(SOURCE INFORMATION):

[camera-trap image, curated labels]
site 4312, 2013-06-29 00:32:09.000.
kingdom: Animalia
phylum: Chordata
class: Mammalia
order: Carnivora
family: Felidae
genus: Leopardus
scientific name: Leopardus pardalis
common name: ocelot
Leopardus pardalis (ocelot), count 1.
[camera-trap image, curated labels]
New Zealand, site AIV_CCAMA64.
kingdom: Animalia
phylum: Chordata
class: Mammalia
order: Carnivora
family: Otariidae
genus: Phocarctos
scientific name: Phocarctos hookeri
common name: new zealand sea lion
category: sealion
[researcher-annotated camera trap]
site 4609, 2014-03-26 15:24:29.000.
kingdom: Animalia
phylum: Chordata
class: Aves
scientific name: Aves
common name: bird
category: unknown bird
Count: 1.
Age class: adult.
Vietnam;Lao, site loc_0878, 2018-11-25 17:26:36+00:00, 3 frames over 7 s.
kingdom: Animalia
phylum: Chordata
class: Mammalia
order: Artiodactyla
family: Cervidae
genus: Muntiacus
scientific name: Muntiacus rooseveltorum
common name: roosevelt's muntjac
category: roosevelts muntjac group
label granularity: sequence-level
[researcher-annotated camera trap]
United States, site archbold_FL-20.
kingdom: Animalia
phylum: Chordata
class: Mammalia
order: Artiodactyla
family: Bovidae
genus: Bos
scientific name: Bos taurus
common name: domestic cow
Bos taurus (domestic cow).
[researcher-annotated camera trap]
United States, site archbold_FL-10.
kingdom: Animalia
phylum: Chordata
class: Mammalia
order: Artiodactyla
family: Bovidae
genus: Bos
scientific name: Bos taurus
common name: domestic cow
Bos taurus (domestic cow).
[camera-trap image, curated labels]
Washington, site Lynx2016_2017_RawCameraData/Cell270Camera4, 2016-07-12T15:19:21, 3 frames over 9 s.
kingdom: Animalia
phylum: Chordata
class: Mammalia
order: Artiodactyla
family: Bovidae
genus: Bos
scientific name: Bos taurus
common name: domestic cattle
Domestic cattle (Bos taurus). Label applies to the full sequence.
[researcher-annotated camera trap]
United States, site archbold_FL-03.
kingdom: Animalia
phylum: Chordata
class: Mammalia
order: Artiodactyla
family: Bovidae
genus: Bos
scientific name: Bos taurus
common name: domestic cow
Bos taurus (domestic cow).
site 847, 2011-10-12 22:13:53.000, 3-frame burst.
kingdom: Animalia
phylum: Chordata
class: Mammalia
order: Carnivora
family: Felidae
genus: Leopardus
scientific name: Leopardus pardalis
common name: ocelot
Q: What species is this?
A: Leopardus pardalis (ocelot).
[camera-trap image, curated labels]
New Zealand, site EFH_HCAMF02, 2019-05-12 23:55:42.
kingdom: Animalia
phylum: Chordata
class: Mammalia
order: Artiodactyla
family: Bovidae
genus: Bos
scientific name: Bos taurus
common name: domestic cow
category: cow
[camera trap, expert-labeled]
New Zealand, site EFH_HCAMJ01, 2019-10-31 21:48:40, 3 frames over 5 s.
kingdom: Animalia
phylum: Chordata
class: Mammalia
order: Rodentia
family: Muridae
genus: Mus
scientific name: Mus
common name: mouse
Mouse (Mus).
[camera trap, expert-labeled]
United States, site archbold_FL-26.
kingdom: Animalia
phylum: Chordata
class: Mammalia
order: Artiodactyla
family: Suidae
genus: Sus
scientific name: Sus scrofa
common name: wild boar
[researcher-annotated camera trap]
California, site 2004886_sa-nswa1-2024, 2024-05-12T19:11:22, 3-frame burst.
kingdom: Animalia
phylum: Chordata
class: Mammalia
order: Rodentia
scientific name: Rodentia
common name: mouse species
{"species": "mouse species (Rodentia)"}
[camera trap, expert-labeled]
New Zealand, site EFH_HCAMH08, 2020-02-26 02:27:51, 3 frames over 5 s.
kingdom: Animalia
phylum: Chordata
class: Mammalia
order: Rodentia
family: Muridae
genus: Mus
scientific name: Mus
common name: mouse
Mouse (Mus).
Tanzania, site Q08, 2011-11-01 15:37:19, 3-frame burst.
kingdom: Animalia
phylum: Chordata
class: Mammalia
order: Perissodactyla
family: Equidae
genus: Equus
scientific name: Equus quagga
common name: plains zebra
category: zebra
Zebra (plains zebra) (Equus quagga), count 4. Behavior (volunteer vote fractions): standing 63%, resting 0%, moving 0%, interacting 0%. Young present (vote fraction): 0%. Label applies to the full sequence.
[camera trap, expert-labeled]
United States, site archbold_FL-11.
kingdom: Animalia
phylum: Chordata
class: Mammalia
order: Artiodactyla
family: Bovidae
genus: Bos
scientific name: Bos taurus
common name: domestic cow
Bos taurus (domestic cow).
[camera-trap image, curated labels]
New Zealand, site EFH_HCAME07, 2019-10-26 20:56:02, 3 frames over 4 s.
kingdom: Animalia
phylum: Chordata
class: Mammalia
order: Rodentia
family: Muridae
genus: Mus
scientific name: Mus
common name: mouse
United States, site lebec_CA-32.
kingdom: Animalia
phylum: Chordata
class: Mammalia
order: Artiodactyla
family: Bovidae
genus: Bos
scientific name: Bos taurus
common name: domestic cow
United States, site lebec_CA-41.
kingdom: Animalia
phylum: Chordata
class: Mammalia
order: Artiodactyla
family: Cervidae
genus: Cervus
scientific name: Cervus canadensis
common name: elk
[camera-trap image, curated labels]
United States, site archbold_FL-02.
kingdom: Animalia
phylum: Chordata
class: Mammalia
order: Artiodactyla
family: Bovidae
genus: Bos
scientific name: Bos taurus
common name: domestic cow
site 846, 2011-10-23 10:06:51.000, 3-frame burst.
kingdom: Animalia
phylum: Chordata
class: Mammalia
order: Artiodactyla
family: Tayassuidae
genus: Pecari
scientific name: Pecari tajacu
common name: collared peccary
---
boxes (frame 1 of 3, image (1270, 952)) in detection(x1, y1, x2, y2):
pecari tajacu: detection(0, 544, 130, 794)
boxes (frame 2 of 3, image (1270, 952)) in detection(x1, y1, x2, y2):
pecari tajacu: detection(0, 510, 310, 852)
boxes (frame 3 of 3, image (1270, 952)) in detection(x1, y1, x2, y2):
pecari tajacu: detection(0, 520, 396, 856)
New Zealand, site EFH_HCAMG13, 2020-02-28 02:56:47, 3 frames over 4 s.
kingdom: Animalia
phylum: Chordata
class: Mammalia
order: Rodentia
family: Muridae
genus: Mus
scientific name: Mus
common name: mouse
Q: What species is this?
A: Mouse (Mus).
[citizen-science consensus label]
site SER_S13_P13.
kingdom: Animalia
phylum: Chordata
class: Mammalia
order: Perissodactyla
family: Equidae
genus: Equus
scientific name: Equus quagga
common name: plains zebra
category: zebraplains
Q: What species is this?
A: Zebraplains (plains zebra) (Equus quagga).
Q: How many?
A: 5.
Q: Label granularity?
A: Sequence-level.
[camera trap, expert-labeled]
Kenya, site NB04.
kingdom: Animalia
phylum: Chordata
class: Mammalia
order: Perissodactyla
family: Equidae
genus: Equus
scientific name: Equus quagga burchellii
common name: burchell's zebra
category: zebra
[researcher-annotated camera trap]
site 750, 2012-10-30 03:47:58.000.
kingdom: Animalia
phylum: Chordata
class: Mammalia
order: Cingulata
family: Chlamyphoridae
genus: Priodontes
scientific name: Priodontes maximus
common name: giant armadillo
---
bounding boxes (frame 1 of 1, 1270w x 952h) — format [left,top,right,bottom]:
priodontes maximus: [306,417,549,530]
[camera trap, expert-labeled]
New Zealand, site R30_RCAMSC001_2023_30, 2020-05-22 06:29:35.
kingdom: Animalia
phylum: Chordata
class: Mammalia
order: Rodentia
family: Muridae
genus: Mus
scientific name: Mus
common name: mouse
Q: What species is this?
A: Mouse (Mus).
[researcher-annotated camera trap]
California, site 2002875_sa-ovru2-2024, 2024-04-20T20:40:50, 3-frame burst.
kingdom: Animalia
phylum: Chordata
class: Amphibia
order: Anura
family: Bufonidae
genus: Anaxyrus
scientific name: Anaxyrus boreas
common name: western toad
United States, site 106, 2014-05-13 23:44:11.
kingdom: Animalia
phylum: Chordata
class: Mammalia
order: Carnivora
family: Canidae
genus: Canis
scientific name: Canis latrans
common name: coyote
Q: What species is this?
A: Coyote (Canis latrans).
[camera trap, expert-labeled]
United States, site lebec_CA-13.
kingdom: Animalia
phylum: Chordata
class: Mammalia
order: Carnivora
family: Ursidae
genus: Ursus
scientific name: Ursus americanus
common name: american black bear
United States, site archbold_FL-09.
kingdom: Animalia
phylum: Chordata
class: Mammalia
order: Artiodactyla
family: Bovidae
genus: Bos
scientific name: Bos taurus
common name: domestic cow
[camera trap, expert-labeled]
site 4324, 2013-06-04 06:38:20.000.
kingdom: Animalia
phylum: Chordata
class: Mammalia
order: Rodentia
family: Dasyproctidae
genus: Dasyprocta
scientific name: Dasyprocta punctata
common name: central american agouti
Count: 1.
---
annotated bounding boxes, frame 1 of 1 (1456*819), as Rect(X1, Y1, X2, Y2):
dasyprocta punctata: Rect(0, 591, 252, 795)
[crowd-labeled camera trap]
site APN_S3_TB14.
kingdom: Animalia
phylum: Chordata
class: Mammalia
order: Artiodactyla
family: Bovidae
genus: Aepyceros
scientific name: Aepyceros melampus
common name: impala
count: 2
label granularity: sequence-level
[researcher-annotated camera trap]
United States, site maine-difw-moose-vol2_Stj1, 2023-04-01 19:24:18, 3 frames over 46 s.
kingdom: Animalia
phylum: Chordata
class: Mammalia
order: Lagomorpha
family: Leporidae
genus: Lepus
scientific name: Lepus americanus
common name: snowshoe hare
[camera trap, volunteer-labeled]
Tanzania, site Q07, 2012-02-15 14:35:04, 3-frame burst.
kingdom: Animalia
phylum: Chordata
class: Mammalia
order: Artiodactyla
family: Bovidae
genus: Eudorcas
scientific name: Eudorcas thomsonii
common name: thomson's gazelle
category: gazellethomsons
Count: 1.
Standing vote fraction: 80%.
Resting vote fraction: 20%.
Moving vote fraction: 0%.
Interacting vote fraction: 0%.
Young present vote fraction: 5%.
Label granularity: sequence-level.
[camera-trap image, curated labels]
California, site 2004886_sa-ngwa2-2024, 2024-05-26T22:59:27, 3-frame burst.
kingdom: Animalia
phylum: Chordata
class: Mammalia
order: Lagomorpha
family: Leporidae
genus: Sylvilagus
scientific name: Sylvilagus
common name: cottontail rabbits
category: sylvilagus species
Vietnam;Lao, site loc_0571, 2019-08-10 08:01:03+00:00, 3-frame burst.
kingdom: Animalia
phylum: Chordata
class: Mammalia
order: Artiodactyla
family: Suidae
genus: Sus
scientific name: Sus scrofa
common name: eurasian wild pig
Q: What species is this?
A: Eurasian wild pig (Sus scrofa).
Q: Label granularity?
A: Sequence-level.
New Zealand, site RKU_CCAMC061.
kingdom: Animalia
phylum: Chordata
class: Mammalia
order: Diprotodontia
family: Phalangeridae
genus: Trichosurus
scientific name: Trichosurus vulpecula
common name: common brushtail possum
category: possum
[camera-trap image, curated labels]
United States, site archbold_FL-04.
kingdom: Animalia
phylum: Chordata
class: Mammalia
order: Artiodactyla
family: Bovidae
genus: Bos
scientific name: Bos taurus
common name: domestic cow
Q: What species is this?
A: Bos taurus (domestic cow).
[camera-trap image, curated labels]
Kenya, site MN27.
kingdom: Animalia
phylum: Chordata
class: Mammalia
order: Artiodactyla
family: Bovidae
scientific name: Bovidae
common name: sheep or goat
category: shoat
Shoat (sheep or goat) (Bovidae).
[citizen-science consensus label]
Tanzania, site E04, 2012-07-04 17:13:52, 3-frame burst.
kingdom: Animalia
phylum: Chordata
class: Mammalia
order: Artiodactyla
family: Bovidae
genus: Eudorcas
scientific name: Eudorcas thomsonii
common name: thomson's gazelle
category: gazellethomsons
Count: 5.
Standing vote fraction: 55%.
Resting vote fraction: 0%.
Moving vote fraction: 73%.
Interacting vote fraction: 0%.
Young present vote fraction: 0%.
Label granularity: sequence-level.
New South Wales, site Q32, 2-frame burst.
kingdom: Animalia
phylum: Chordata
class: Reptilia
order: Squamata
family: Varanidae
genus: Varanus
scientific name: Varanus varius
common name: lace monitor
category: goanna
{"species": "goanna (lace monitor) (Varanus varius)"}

(EXERCISE PROMPT): Nothing but the lines from the beginning of the records through the line with "common name: bird" should appear, each printed exactly.

(TASK SOLUTION):
[camera-trap image, curated labels]
site 4312, 2013-06-29 00:32:09.000.
kingdom: Animalia
phylum: Chordata
class: Mammalia
order: Carnivora
family: Felidae
genus: Leopardus
scientific name: Leopardus pardalis
common name: ocelot
Leopardus pardalis (ocelot), count 1.
[camera-trap image, curated labels]
New Zealand, site AIV_CCAMA64.
kingdom: Animalia
phylum: Chordata
class: Mammalia
order: Carnivora
family: Otariidae
genus: Phocarctos
scientific name: Phocarctos hookeri
common name: new zealand sea lion
category: sealion
[researcher-annotated camera trap]
site 4609, 2014-03-26 15:24:29.000.
kingdom: Animalia
phylum: Chordata
class: Aves
scientific name: Aves
common name: bird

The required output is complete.